▸ **DIRECTIVE**: Reproduce the data below word for word, with every line in its original order.

▸ **MATERIAL SHOWN**:
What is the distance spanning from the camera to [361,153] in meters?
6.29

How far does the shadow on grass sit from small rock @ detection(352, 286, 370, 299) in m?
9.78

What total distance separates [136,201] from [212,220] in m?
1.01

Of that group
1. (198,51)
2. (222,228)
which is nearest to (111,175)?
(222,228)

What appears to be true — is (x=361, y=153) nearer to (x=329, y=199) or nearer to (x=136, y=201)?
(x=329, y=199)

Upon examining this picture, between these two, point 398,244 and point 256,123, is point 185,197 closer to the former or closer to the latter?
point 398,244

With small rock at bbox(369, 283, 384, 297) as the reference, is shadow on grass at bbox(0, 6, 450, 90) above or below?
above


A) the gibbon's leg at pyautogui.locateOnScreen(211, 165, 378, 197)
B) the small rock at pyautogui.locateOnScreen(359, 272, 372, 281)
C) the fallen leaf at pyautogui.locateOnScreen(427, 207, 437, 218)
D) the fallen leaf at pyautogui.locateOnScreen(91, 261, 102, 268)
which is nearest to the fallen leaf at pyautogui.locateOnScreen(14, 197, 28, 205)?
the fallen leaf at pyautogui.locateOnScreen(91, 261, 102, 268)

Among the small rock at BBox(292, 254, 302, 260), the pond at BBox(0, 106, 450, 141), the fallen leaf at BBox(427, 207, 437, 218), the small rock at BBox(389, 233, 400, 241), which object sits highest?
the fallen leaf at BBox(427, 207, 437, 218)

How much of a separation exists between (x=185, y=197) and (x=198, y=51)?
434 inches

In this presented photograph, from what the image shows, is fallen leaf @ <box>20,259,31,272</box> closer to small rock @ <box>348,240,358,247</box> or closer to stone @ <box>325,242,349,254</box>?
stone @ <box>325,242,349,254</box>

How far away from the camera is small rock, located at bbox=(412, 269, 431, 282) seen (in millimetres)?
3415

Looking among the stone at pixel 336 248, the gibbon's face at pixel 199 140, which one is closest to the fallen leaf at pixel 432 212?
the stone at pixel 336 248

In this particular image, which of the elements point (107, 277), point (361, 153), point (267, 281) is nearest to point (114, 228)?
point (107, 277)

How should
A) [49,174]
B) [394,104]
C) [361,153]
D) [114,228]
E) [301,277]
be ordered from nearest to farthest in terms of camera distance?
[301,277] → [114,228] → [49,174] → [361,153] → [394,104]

▸ **SOLUTION FOR THIS EXERCISE**:
What is the distance spanning from the camera to [361,153] in meters?
6.29

How far does the shadow on grass sit from small rock @ detection(352, 286, 370, 299) in m?
9.78

What total distance separates [136,201] from [212,220] in m?
1.01

Of that group
1. (198,51)
2. (222,228)
which is nearest to (111,175)?
(222,228)

What appears to be true — is (x=361, y=153) nearer to (x=329, y=199) or nearer to (x=136, y=201)?
(x=329, y=199)

Upon examining this picture, between these two, point 398,244 and point 256,123, is point 185,197 closer to the former or closer to the latter?
point 398,244

With small rock at bbox(369, 283, 384, 297) as the reference, is shadow on grass at bbox(0, 6, 450, 90) above or below?
above


A) the gibbon's leg at pyautogui.locateOnScreen(211, 165, 378, 197)
B) the small rock at pyautogui.locateOnScreen(359, 272, 372, 281)
C) the fallen leaf at pyautogui.locateOnScreen(427, 207, 437, 218)
D) the fallen leaf at pyautogui.locateOnScreen(91, 261, 102, 268)
which is nearest to the fallen leaf at pyautogui.locateOnScreen(14, 197, 28, 205)?
the fallen leaf at pyautogui.locateOnScreen(91, 261, 102, 268)

Among the small rock at BBox(292, 254, 302, 260), the pond at BBox(0, 106, 450, 141), the fallen leaf at BBox(427, 207, 437, 218), the small rock at BBox(389, 233, 400, 241), which object sits highest?
the fallen leaf at BBox(427, 207, 437, 218)

How much of a separation exists between (x=185, y=197) and (x=198, y=51)?
434 inches

In this presented photograph, from what the image shows, is fallen leaf @ <box>20,259,31,272</box> closer to small rock @ <box>348,240,358,247</box> or closer to stone @ <box>325,242,349,254</box>?
stone @ <box>325,242,349,254</box>

How far away from the camera is small rock, located at bbox=(412, 269, 431, 282) seen (in millimetres)?
3415

Looking among the stone at pixel 336 248, the gibbon's face at pixel 199 140, which one is closest to the fallen leaf at pixel 432 212?
the stone at pixel 336 248

In this particular image, which of the elements point (107, 277), point (361, 153), point (267, 281) is nearest to point (114, 228)?
point (107, 277)

How should
A) [49,174]
B) [394,104]
C) [361,153]
D) [114,228]
E) [301,277]
be ordered from nearest to farthest in terms of camera distance?
[301,277] → [114,228] → [49,174] → [361,153] → [394,104]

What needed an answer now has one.